### Dataset excerpts ###

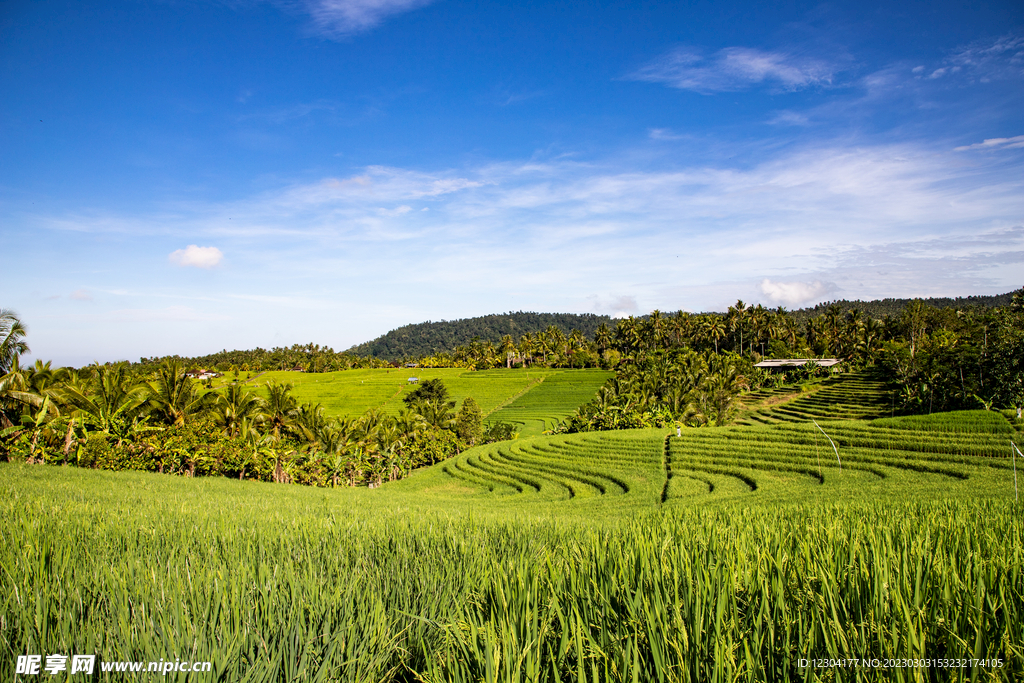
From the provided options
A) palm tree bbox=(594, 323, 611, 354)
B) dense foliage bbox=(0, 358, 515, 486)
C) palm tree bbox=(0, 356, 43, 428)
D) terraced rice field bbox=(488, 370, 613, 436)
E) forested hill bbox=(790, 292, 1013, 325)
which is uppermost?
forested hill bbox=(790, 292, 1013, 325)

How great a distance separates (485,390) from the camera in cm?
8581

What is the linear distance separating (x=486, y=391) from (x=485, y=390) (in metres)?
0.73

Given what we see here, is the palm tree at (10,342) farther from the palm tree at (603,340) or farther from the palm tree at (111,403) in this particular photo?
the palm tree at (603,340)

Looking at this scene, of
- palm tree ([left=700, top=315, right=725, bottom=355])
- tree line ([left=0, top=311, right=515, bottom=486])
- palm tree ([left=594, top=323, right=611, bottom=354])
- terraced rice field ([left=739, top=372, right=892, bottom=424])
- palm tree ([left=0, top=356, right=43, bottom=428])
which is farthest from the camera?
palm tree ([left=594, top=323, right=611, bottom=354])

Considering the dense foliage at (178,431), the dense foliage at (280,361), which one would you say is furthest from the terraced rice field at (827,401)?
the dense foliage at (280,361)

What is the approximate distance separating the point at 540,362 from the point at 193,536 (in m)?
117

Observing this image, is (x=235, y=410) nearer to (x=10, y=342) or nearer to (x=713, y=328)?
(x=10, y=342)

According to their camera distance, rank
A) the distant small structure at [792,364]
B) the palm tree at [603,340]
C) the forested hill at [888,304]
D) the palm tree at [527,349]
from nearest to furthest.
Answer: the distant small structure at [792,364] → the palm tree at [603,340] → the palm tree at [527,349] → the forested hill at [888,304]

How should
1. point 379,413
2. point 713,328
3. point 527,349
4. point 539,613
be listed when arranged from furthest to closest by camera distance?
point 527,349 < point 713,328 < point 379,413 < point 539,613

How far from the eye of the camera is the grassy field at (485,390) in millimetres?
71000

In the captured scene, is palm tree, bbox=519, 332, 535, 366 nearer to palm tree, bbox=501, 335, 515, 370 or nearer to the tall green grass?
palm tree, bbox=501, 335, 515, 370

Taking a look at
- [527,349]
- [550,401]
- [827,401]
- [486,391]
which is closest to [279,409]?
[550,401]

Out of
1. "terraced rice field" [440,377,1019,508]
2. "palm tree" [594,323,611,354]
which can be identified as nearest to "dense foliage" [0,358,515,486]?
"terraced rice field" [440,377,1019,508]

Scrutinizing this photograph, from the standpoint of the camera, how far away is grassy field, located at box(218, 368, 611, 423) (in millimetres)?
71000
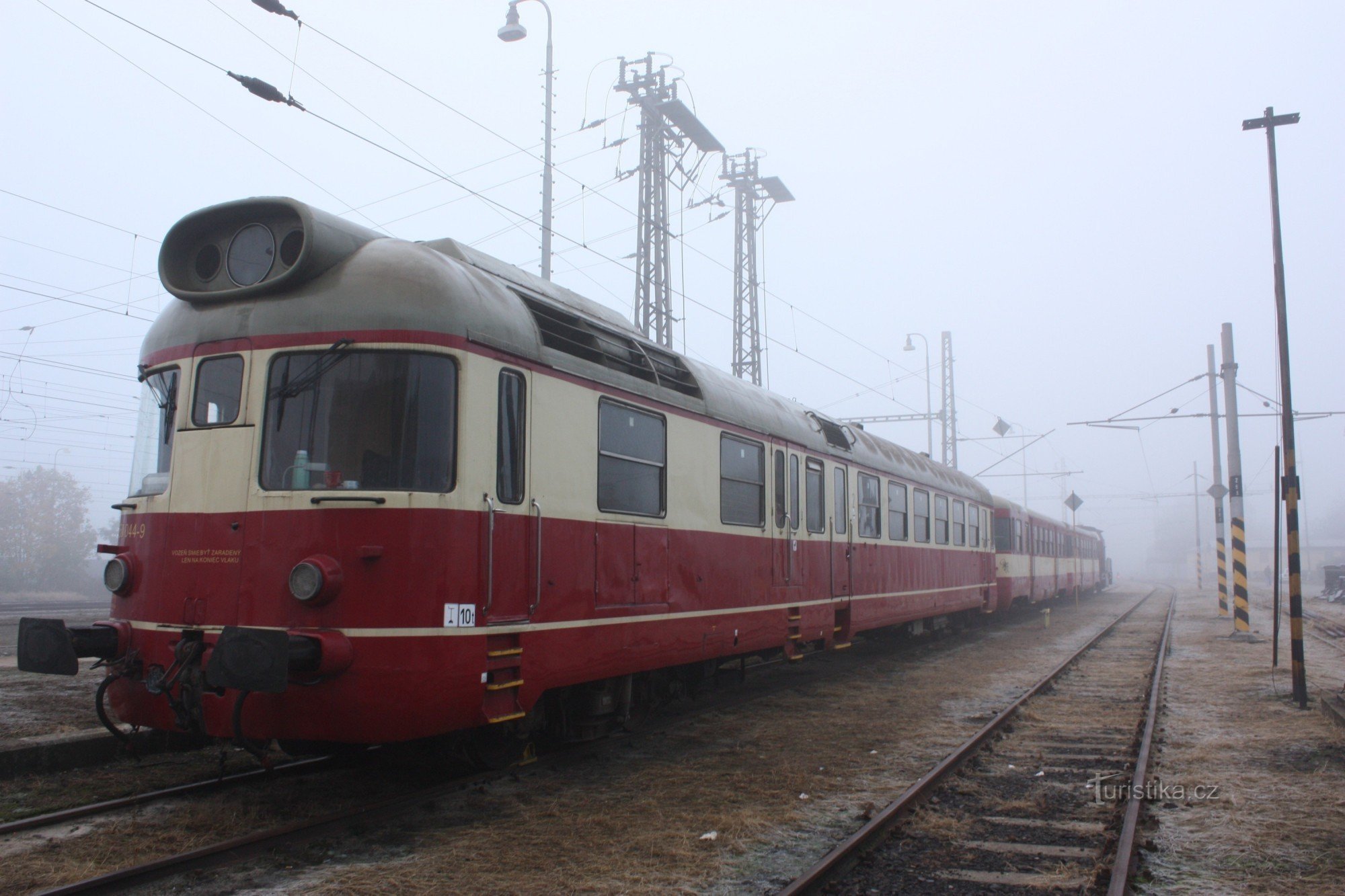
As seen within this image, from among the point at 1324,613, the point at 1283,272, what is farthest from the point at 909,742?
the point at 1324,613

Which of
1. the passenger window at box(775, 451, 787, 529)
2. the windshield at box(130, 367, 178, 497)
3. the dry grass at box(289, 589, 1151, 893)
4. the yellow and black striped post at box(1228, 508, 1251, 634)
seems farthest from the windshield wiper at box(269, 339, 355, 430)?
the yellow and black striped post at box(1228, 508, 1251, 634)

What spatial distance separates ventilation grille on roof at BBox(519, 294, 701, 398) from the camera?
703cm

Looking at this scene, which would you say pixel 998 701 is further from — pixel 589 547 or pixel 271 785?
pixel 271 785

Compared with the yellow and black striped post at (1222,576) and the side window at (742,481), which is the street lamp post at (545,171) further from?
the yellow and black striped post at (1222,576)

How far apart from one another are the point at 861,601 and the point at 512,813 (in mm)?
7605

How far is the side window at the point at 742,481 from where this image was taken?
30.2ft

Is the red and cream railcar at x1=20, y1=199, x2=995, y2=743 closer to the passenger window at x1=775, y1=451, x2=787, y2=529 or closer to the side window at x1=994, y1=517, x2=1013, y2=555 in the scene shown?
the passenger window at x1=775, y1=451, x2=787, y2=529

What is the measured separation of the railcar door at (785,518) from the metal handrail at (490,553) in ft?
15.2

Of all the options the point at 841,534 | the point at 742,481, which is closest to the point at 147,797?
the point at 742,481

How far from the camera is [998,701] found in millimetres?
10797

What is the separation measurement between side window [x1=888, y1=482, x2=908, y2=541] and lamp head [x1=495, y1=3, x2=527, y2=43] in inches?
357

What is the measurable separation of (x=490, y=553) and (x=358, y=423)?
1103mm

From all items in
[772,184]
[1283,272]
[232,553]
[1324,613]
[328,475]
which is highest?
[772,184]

###
### Dataset excerpts ###

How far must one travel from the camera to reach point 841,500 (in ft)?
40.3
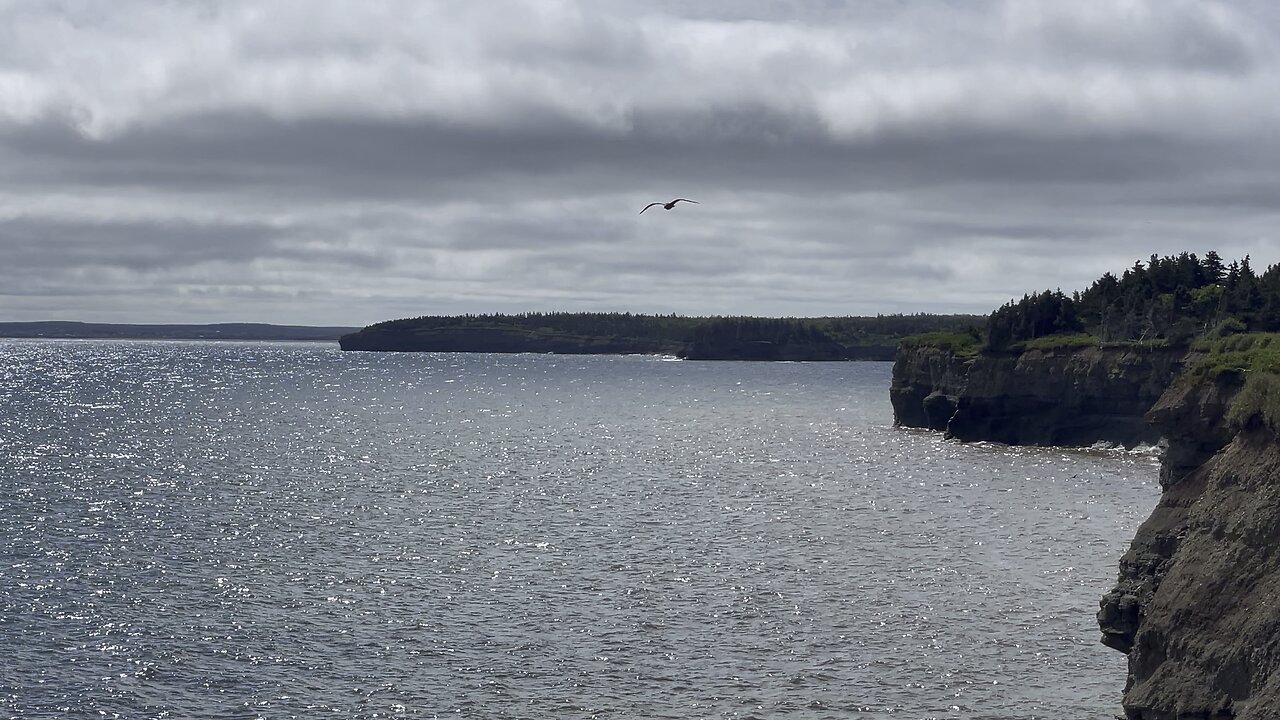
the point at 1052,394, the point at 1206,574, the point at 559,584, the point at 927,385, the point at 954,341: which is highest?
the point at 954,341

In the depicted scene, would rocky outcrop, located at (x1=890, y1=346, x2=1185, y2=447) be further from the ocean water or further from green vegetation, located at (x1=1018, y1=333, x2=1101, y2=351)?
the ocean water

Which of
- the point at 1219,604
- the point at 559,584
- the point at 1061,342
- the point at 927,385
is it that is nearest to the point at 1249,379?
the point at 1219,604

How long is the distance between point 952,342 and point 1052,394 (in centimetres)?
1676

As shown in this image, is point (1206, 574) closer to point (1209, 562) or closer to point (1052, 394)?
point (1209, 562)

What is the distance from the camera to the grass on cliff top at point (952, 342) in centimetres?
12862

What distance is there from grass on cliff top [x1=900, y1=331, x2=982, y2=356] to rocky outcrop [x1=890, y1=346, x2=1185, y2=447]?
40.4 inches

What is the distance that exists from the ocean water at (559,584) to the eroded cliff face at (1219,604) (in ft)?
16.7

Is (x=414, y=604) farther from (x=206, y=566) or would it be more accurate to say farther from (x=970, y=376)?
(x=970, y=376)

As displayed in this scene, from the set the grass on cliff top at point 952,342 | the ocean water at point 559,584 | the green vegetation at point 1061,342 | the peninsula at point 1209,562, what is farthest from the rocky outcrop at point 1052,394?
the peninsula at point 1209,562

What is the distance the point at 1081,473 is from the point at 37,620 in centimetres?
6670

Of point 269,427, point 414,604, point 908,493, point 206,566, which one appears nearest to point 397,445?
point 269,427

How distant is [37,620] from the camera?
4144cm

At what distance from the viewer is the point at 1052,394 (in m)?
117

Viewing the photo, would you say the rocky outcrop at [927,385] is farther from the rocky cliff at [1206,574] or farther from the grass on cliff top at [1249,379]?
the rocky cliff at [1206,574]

###
### Dataset excerpts ###

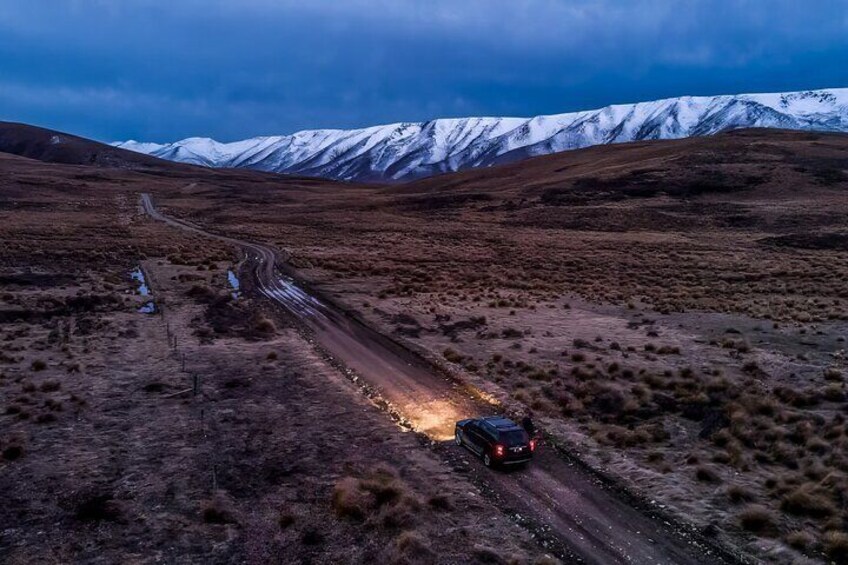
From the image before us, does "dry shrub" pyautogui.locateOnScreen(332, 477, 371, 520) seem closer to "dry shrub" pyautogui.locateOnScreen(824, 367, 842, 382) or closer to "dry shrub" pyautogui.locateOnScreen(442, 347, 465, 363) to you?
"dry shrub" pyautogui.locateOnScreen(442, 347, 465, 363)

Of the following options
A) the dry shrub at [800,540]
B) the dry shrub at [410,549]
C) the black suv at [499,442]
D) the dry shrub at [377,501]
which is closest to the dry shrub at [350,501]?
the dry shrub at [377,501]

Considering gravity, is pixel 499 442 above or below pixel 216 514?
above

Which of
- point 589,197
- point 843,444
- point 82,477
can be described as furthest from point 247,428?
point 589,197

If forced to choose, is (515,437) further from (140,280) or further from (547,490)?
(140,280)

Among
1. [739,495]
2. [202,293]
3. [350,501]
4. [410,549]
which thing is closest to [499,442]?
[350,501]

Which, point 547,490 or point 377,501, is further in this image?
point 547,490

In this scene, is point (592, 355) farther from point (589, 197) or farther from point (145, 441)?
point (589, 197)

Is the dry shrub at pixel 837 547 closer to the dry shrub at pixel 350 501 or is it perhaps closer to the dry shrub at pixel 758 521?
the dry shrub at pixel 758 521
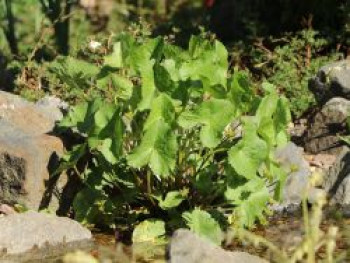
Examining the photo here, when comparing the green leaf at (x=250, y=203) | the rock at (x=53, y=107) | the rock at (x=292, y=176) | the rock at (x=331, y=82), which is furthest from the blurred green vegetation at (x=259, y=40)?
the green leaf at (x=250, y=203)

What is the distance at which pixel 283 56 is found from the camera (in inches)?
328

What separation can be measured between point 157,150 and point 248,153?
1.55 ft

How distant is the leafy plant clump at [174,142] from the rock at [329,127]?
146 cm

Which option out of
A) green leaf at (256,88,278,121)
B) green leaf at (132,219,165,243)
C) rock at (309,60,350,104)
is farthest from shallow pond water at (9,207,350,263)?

###

> **Written request**
Extract every line of the items above that contains the word "black", treating uppercase and lowercase as different.

> **Written reply**
4. the yellow and black striped post at box(1228, 508, 1251, 634)
the yellow and black striped post at box(1228, 508, 1251, 634)
Compared with the yellow and black striped post at (1222,576) and the side window at (742,481), which is the street lamp post at (545,171) further from?
the yellow and black striped post at (1222,576)
C) the black suv at [499,442]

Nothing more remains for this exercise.